• TEXT EXTRACT:
»»

A second way in which we understand ‘things are not what they seem’ emphasizes there exists only a façade of democracy. This critique recognizes the presence of Western style forums, like parliaments or human rights commissions now visible in the East; it recognizes the thousands of NGOs with their mission statements and advocacy activities; it acknowledges the infrastructure of seminars and training, the programs and projects, and the ritual events like elections, which must be judged ‘free and fair’ by people riding around in white jeeps wearing light blue hats. But with all this, activity, the critique here is that the fundamental structure is not democratic. For the most cynical observers, all this is nothing but ‘Faking Democracy’, to use the title of a book about Bosnia by David Chandler. For the frustrated local intelligentsia in Eastern Europe, especially those who like sitting in cafes or travelling around to Western universities to tell us how things really are, the West has ‘imposed its values’ upon us, or has used up a lot of ‘our money’ in expensive trips and consulting fees. In their view, democracy assistance has not created democracy. It has instead created donor dependent organisations and an opportunistic local elite who will say the right things in order to obtain access to resources.

This kind of rhetoric, known as donor bashing, is common at almost all conference dealing with democracy, civil society, and development in Eastern Europe and the Balkans. It is a peculiar variant of ‘things are not what they seem’. It says that democracy has not really been transplanted. The West had another ‘agenda’, to use a popular word. The agenda was one of control, or colonialism, or some kind of plan. The donor bashers use a lot of time trying to figure out what ‘our plan’ was. Seen from down there -- east or south -- we find conspiracy theories about the plans of Brussels, Strasbourg, about the Soros Foundation, about foreigners and their local lackeys, or about Alcatel and various corporations. In Albania there is a syndrome called ‘seminarism’; in Kosovo I have heard the word ‘Sorosani’, and in Romania, ‘the Soros mafia’.

Conspiracy theories are about inserting some kind of order into a chaotic, incomprehensible world. In fact, I wish the West did have a concerted plan. Rather, the harsh reality is that Western democracy assistance is not so much a concerted plan or policy as it is a set of improvisational measures. These measures, in peaks of activity followed by slowdowns and then exit, are affected by national policies, foreign donor priorities, international crises and even fashions and fads. Western actors operate with contradictory ideas of what democracy is and how to achieve it. We operate with changing priorities, contradictory impressions, half finished projects, and conflicting agendas. What comes out is some kind of compromise, a kind of wagon with 3 wheels. You get something that looks like democracy assistance, something that talks like democracy assistance, well, then it must be democracy assistance. The problem, very simply, is that democracy assistance should be viewed as something different from that end state of a political system we call ‘democracy’.

Hence, the social science premise that ‘things are not what they seem’, when applied to democracy assistance, tells us that either nothing has been done, or that what has been done is another Western project.

««

• INFORMATION GIVEN:
»»

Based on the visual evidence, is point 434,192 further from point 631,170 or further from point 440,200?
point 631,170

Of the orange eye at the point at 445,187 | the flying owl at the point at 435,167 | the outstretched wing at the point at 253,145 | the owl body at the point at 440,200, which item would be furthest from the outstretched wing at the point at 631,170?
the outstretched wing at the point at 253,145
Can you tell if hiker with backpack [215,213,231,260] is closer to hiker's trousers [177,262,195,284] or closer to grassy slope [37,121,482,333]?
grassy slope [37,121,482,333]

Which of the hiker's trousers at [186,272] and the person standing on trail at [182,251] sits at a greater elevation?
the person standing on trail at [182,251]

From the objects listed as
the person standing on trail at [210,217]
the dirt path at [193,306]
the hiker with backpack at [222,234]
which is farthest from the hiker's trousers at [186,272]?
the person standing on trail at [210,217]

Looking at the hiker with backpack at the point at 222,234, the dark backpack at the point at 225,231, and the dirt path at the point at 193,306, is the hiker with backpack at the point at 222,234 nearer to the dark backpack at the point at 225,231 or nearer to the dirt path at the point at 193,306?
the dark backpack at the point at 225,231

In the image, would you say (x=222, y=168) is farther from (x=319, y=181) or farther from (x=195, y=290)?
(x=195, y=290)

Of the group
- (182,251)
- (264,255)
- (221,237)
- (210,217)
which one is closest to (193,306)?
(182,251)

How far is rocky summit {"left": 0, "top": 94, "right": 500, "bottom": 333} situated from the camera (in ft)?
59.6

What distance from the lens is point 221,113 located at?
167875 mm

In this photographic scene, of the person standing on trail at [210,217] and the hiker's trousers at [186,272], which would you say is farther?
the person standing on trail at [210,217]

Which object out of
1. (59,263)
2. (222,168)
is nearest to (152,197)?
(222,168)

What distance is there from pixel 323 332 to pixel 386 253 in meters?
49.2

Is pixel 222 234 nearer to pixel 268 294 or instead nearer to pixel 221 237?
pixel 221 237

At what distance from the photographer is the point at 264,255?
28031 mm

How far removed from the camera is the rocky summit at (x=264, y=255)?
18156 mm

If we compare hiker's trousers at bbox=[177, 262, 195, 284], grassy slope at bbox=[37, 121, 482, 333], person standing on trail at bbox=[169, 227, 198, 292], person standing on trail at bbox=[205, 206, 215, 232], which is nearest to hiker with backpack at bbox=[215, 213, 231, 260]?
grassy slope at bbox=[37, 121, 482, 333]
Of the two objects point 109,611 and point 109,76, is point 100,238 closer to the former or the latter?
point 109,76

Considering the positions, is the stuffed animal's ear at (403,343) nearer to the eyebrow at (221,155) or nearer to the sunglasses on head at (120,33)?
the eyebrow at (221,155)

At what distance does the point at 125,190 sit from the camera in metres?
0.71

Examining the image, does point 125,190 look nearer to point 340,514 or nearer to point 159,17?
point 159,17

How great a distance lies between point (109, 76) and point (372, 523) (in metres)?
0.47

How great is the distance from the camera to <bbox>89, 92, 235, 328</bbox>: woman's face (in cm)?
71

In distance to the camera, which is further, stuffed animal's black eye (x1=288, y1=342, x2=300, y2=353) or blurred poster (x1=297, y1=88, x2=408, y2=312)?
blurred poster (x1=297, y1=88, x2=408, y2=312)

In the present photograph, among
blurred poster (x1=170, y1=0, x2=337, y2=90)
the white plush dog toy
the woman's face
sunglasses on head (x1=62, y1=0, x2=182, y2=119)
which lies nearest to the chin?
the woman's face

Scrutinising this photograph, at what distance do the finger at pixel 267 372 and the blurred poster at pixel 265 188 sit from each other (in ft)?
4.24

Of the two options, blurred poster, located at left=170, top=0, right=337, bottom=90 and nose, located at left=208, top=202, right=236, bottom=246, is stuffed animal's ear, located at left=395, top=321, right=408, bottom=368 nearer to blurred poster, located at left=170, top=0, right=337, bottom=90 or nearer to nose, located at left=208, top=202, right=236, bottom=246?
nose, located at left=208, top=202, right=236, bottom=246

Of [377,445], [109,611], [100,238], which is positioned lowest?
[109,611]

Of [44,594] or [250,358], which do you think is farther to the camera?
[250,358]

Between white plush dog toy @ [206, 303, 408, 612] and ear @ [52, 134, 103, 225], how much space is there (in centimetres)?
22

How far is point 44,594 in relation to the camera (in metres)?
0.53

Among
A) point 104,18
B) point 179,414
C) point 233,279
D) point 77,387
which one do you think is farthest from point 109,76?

««

• DIRECTIVES:
(a) The text on democracy assistance gives local terms for Western aid and says where each is used. List each term with its country.
(b) From the text on democracy assistance, write out the passage starting at "Hence, the social" and ending at "another Western project.".
The listing has no role in any of this.

• CORRECT ANSWERS:
(a)
- 'seminarism': Albania
- 'Sorosani': Kosovo
- 'the Soros mafia': Romania

(b)
Hence, the social science premise that ‘things are not what they seem’, when applied to democracy assistance, tells us that either nothing has been done, or that what has been done is another Western project.